Rows taken from a dataset:
•••••

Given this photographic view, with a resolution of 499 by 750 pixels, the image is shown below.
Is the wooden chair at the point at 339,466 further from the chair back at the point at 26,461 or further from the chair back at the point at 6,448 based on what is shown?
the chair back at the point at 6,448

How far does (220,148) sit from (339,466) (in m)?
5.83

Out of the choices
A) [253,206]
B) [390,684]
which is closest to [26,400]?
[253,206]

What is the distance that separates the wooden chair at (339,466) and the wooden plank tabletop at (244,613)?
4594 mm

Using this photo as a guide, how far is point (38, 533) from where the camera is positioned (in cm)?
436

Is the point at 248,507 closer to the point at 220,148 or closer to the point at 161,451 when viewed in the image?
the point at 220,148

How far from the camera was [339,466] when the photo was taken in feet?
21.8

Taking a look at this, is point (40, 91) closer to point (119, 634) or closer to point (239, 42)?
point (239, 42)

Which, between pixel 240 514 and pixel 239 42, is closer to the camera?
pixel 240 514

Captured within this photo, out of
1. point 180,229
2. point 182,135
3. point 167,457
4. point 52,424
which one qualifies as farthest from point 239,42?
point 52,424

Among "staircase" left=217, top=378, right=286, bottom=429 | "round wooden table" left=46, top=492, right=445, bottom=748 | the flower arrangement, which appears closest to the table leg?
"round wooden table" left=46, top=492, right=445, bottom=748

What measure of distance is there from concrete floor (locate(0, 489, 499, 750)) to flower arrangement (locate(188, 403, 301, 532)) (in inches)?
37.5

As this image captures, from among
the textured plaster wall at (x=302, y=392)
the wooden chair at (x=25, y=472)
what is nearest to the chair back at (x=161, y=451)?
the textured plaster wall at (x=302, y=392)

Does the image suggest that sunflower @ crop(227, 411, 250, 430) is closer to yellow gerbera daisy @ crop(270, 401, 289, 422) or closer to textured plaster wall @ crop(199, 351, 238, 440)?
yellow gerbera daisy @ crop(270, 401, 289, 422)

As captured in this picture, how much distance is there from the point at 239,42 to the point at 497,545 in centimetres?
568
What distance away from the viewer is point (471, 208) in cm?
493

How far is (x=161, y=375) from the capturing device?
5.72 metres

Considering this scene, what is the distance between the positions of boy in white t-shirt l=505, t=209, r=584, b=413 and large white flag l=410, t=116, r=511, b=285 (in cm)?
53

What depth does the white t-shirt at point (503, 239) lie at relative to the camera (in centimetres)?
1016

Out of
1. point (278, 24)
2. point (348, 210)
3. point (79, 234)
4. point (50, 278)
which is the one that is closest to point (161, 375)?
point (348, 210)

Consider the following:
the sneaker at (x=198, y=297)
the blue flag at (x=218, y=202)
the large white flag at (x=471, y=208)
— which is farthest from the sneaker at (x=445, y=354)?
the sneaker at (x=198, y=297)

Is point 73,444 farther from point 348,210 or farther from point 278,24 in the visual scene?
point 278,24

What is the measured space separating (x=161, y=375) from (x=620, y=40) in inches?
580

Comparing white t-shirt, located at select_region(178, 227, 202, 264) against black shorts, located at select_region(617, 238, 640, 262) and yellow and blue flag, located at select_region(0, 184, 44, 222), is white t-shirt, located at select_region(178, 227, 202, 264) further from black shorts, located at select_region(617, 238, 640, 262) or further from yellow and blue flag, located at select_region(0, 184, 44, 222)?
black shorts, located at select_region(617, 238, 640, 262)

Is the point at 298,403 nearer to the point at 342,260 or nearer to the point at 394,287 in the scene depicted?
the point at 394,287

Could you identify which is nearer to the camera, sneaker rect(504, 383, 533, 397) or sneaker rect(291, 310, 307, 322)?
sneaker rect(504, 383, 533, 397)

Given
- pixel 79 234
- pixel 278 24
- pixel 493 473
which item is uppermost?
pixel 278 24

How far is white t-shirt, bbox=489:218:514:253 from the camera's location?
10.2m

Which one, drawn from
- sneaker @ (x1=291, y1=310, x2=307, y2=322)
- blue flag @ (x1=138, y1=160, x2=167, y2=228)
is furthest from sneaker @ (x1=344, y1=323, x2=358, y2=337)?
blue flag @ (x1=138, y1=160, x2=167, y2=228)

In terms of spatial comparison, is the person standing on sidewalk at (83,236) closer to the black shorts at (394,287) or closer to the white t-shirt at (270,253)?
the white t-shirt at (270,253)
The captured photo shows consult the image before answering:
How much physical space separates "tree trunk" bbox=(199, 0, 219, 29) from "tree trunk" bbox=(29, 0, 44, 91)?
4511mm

•••••

[What the task asks] Repeat the stretch from the line containing "Which one, drawn from" through the last line, keeping every line as it appears.

[Final answer]
Which one, drawn from
- sneaker @ (x1=291, y1=310, x2=307, y2=322)
- blue flag @ (x1=138, y1=160, x2=167, y2=228)
is furthest from sneaker @ (x1=344, y1=323, x2=358, y2=337)?
blue flag @ (x1=138, y1=160, x2=167, y2=228)

In terms of spatial comparison, is the person standing on sidewalk at (83,236) closer to the black shorts at (394,287) or closer to the white t-shirt at (270,253)?
the white t-shirt at (270,253)
The captured photo shows consult the image before answering:
How much physical space separates "tree trunk" bbox=(199, 0, 219, 29) from "tree trunk" bbox=(29, 0, 44, 91)?
4511mm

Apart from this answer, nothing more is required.